Understanding How Git Stores Files in a Repository

Git is the most popular version control system, and one reason for its efficiency is how it stores data. Unlike traditional version control systems, which track changes in files, Git stores snapshots of the entire project’s file structure. In this post, we'll explore Git's inner workings.

Understanding How Git Stores Files in a Repository

Overview

Git is one of the most popular version control systems, and one of the reasons for its efficiency is how it stores data. Unlike traditional version control systems, which track changes in files, Git stores snapshots of the entire project’s file structure. In this post, we'll dive into the inner workings of Git, focusing on how it stores files and metadata in a repository.

We’ll cover the following key topics:

  1. Overview of Git’s storage model: snapshots, not differences.
  2. How files are stored in Git using objects: blobs, trees, commits.
  3. The role of the .git directory and its contents.
  4. Git object model: Hashing, compression, and de-duplication.
  5. Understanding the relationship between working directory, staging area, and Git’s internal objects.
  6. Inspecting Git objects with low-level Git commands.

By the end, you’ll have a comprehensive understanding of how Git internally manages your files and why its storage model is so efficient.
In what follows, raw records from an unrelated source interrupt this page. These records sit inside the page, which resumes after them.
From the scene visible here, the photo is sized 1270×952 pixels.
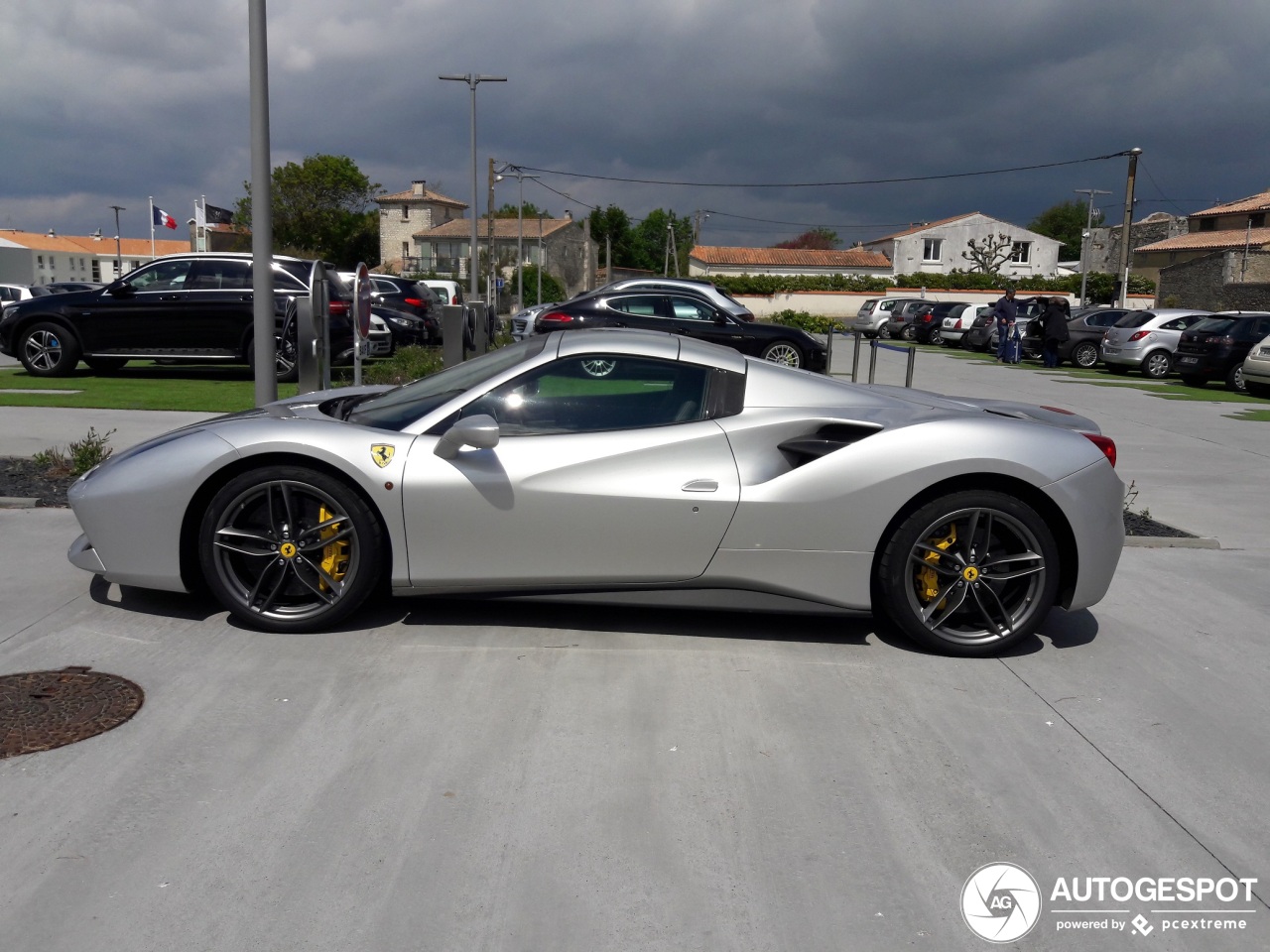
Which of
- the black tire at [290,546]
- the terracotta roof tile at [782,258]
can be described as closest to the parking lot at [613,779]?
the black tire at [290,546]

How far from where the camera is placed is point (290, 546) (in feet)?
15.8

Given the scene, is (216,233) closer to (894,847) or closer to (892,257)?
(892,257)

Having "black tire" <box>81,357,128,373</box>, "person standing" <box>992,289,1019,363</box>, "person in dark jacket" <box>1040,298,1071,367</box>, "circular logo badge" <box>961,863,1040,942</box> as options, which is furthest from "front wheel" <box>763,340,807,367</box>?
"circular logo badge" <box>961,863,1040,942</box>

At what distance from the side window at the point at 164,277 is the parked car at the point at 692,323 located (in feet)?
17.5

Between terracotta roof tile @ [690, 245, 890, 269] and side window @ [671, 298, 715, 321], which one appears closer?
side window @ [671, 298, 715, 321]

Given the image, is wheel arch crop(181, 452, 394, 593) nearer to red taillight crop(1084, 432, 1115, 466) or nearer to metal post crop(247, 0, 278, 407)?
red taillight crop(1084, 432, 1115, 466)

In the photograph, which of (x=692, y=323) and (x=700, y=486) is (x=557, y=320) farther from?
(x=700, y=486)

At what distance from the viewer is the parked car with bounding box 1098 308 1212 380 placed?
83.2 ft

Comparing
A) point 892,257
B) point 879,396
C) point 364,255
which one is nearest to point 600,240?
point 364,255

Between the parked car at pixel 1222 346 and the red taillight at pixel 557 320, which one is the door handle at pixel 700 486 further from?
the parked car at pixel 1222 346

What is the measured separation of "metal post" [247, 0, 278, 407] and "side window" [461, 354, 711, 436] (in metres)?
4.41

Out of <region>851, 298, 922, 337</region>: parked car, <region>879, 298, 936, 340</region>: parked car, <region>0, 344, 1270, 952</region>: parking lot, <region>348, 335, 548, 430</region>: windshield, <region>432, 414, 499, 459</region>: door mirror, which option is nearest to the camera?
<region>0, 344, 1270, 952</region>: parking lot

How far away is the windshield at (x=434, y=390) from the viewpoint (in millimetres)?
5004

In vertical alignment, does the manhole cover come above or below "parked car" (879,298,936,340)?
below
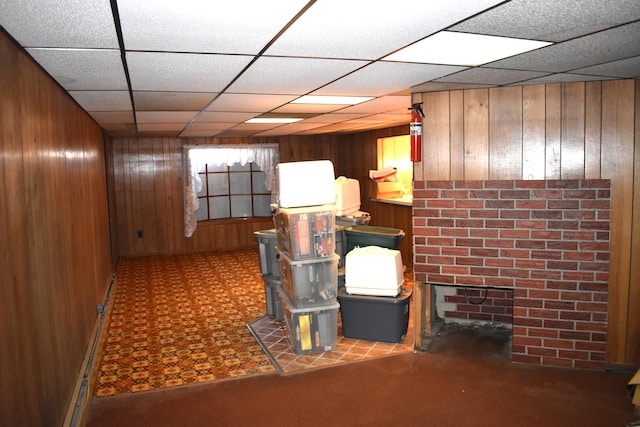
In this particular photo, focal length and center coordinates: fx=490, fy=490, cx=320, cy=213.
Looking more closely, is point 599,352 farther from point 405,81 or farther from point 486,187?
point 405,81

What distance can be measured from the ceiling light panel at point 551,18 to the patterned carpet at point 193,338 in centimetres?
257

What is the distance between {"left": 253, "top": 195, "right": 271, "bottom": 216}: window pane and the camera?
8.98 m

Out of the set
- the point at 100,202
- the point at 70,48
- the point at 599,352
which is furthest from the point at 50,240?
the point at 599,352

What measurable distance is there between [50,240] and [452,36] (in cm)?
222

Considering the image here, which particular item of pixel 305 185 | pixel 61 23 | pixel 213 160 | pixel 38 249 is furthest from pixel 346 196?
pixel 213 160

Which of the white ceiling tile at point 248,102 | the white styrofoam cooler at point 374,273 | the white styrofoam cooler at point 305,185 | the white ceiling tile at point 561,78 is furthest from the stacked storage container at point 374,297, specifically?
the white ceiling tile at point 561,78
1. Git's Storage Model: Snapshots, Not Differences

Most version control systems (VCS), like Subversion (SVN), work by tracking changes (or diffs) in files over time. They store the differences between file versions. Git, however, operates differently. Instead of storing differences, Git stores snapshots of the entire project’s file system each time you make a commit.

Every time you commit, Git creates a snapshot of what all files look like at that moment. If a file hasn’t changed since the last commit, Git doesn’t store the file again. Instead, it just creates a link to the previous identical file stored in the repository.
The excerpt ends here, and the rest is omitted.